Wall Street & Slavery

WALL STREET & SLAVERY

Was our economy designed to be FAIR? Take a journey with us through pivotal moments in history and answer the question yourself.

The Hidden History of Slavery on Wall Street

For over a century, history textbooks in the United States have been taken to task for depictions of slavery that are both inaccurate and deeply problematic. Despite ample evidence to the contrary, one popular textbook suggested that enslaved people “may not have even been terribly unhappy with their lot, for they knew no other.” Others fail to acknowledge slavery as the primary cause of the Civil War. As recently as 2015, one Texas textbook included a caption that described enslaved people as “immigrants.” To call these inaccuracies egregious is to flirt with understatement, but the harms of slavery are just one part of the historical revisionist movement to ignore reality; textbooks have also been painfully adept at ignoring the centrality of slavery in establishing Wall Street and a flourishing U.S. economy. 

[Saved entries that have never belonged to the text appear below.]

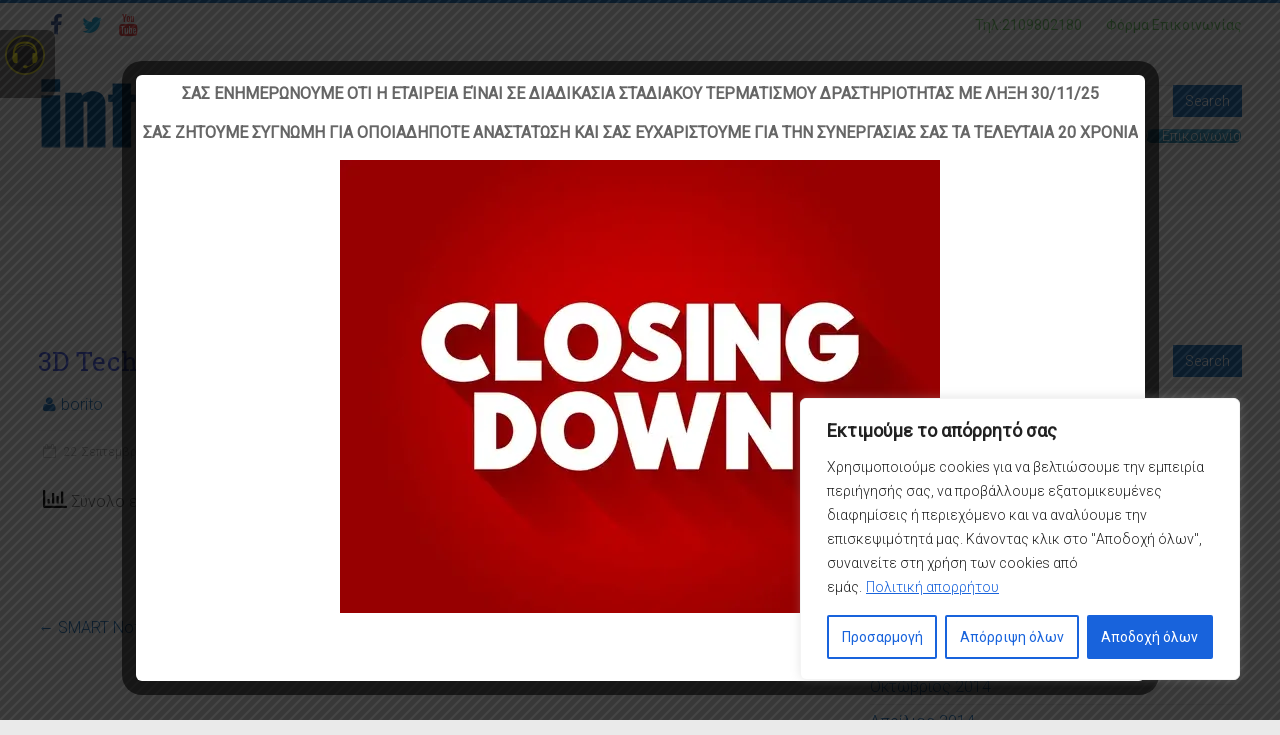

--- FILE ---
content_type: text/css
request_url: https://www.interactivo.gr/wp-content/uploads/siteorigin-widgets/sow-button-atom-6253f5a99148.css?ver=6.5.7
body_size: 562
content:
@media (max-width: 780px) {
  .so-widget-sow-button-atom-6253f5a99148 .ow-button-base.ow-button-align-right {
    text-align: center;
  }
  .so-widget-sow-button-atom-6253f5a99148 .ow-button-base.ow-button-align-right.ow-button-align-justify .sowb-button {
    display: inline-block;
  }
}
.so-widget-sow-button-atom-6253f5a99148 .ow-button-base .sowb-button {
  -webkit-box-shadow: inset 0 1px 0 rgba(255,255,255,0.2), 0 1px 2px rgba(0,0,0,0.065);
  -moz-box-shadow: inset 0 1px 0 rgba(255,255,255,0.2), 0 1px 2px rgba(0,0,0,0.065);
  box-shadow: inset 0 1px 0 rgba(255,255,255,0.2), 0 1px 2px rgba(0,0,0,0.065);
  -ms-box-sizing: border-box;
  -moz-box-sizing: border-box;
  -webkit-box-sizing: border-box;
  box-sizing: border-box;
  background: #41a9d5;
  background: -webkit-gradient(linear, left bottom, left top, color-stop(0, #298fba), color-stop(1, #41a9d5));
  background: -ms-linear-gradient(bottom, #298fba, #41a9d5);
  background: -moz-linear-gradient(center bottom, #298fba 0%, #41a9d5 100%);
  background: -o-linear-gradient(#41a9d5, #298fba);
  filter: progid:DXImageTransform.Microsoft.gradient(startColorstr='#41a9d5', endColorstr='#298fba', GradientType=0);
  -webkit-border-radius: 0.5;
  -moz-border-radius: 0.5;
  border-radius: 0.5;
  border-color: #2685ad #247fa5 #227598 #247fa5;
  border: 1px solid;
  color: #ffffff !important;
  font-size: 1;
  
  padding-block: 1;
  text-shadow: 0 1px 0 rgba(0, 0, 0, 0.05);
  padding-inline: 2;
}
.so-widget-sow-button-atom-6253f5a99148 .ow-button-base .sowb-button > span {
  display: flex;
  justify-content: center;
}
.so-widget-sow-button-atom-6253f5a99148 .ow-button-base .sowb-button > span [class^="sow-icon-"] {
  font-size: 1.3em;
}
.so-widget-sow-button-atom-6253f5a99148 .ow-button-base .sowb-button.ow-icon-placement-top > span {
  flex-direction: column;
}
.so-widget-sow-button-atom-6253f5a99148 .ow-button-base .sowb-button.ow-icon-placement-right > span {
  flex-direction: row-reverse;
}
.so-widget-sow-button-atom-6253f5a99148 .ow-button-base .sowb-button.ow-icon-placement-bottom > span {
  flex-direction: column-reverse;
}
.so-widget-sow-button-atom-6253f5a99148 .ow-button-base .sowb-button.ow-icon-placement-left > span {
  align-items: start;
}
.so-widget-sow-button-atom-6253f5a99148 .ow-button-base .sowb-button.ow-button-hover:active,
.so-widget-sow-button-atom-6253f5a99148 .ow-button-base .sowb-button.ow-button-hover:hover {
  background: #49add7;
  background: -webkit-gradient(linear, left bottom, left top, color-stop(0, #2b95c2), color-stop(1, #49add7));
  background: -ms-linear-gradient(bottom, #2b95c2, #49add7);
  background: -moz-linear-gradient(center bottom, #2b95c2 0%, #49add7 100%);
  background: -o-linear-gradient(#49add7, #2b95c2);
  filter: progid:DXImageTransform.Microsoft.gradient(startColorstr='#49add7', endColorstr='#2b95c2', GradientType=0);
  border-color: #52b1d9 #49add7 #3da7d4 #49add7;
  color: #ffffff !important;
}

--- FILE ---
content_type: text/css
request_url: https://www.interactivo.gr/wp-content/uploads/siteorigin-widgets/sow-button-atom-af1f560b1cbc.css?ver=6.5.7
body_size: 570
content:
@media (max-width: 780px) {
  .so-widget-sow-button-atom-af1f560b1cbc .ow-button-base.ow-button-align-right {
    text-align: right;
  }
  .so-widget-sow-button-atom-af1f560b1cbc .ow-button-base.ow-button-align-right.ow-button-align-justify .sowb-button {
    display: inline-block;
  }
}
.so-widget-sow-button-atom-af1f560b1cbc .ow-button-base .sowb-button {
  -webkit-box-shadow: inset 0 1px 0 rgba(255,255,255,0.2), 0 1px 2px rgba(0,0,0,0.065);
  -moz-box-shadow: inset 0 1px 0 rgba(255,255,255,0.2), 0 1px 2px rgba(0,0,0,0.065);
  box-shadow: inset 0 1px 0 rgba(255,255,255,0.2), 0 1px 2px rgba(0,0,0,0.065);
  -ms-box-sizing: border-box;
  -moz-box-sizing: border-box;
  -webkit-box-sizing: border-box;
  box-sizing: border-box;
  background: #41a9d5;
  background: -webkit-gradient(linear, left bottom, left top, color-stop(0, #298fba), color-stop(1, #41a9d5));
  background: -ms-linear-gradient(bottom, #298fba, #41a9d5);
  background: -moz-linear-gradient(center bottom, #298fba 0%, #41a9d5 100%);
  background: -o-linear-gradient(#41a9d5, #298fba);
  filter: progid:DXImageTransform.Microsoft.gradient(startColorstr='#41a9d5', endColorstr='#298fba', GradientType=0);
  -webkit-border-radius: 0.5em 0.5em 0.5em 0.5em;
  -moz-border-radius: 0.5em 0.5em 0.5em 0.5em;
  border-radius: 0.5em 0.5em 0.5em 0.5em;
  border-color: #2685ad #247fa5 #227598 #247fa5;
  border: 1px solid;
  color: #ffffff !important;
  font-size: 1em;
  
  padding-block: 1em;
  text-shadow: 0 1px 0 rgba(0, 0, 0, 0.05);
  padding-inline: 2em;
}
.so-widget-sow-button-atom-af1f560b1cbc .ow-button-base .sowb-button > span {
  display: flex;
  justify-content: center;
}
.so-widget-sow-button-atom-af1f560b1cbc .ow-button-base .sowb-button > span [class^="sow-icon-"] {
  font-size: 1.3em;
}
.so-widget-sow-button-atom-af1f560b1cbc .ow-button-base .sowb-button.ow-icon-placement-top > span {
  flex-direction: column;
}
.so-widget-sow-button-atom-af1f560b1cbc .ow-button-base .sowb-button.ow-icon-placement-right > span {
  flex-direction: row-reverse;
}
.so-widget-sow-button-atom-af1f560b1cbc .ow-button-base .sowb-button.ow-icon-placement-bottom > span {
  flex-direction: column-reverse;
}
.so-widget-sow-button-atom-af1f560b1cbc .ow-button-base .sowb-button.ow-icon-placement-left > span {
  align-items: start;
}
.so-widget-sow-button-atom-af1f560b1cbc .ow-button-base .sowb-button.ow-button-hover:active,
.so-widget-sow-button-atom-af1f560b1cbc .ow-button-base .sowb-button.ow-button-hover:hover {
  background: #49add7;
  background: -webkit-gradient(linear, left bottom, left top, color-stop(0, #2b95c2), color-stop(1, #49add7));
  background: -ms-linear-gradient(bottom, #2b95c2, #49add7);
  background: -moz-linear-gradient(center bottom, #2b95c2 0%, #49add7 100%);
  background: -o-linear-gradient(#49add7, #2b95c2);
  filter: progid:DXImageTransform.Microsoft.gradient(startColorstr='#49add7', endColorstr='#2b95c2', GradientType=0);
  border-color: #52b1d9 #49add7 #3da7d4 #49add7;
  color: #ffffff !important;
}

Rather than illuminating the extent to which our economy was dependent on land seized from Native Americans to be cultivated by an unpaid–and enslaved–workforce, U.S. textbooks too often deny these foundational realities. 

Consider these facts: 

New York City became the financial center it is today largely because 40 cents of every dollar that was generated by cotton ended up paying for the transportation, insurance, and financing of enslaved people?

European colonists forced enslaved people to build the “wall” that Wall Street was named for as a means of keeping the Lenape tribe from reclaiming their land?

What is FAIR?

The idea for Is Our Economy Fair? (FAIR) emerged during the early days of the Covid pandemic, when in-person trainings became an impossibility. A dynamic, interactive website, FAIR expands on a timeline that has been a central component of the Take on Wall Street curriculum. Not to be overlooked, these pivotal moments have formed the American economy’s DNA.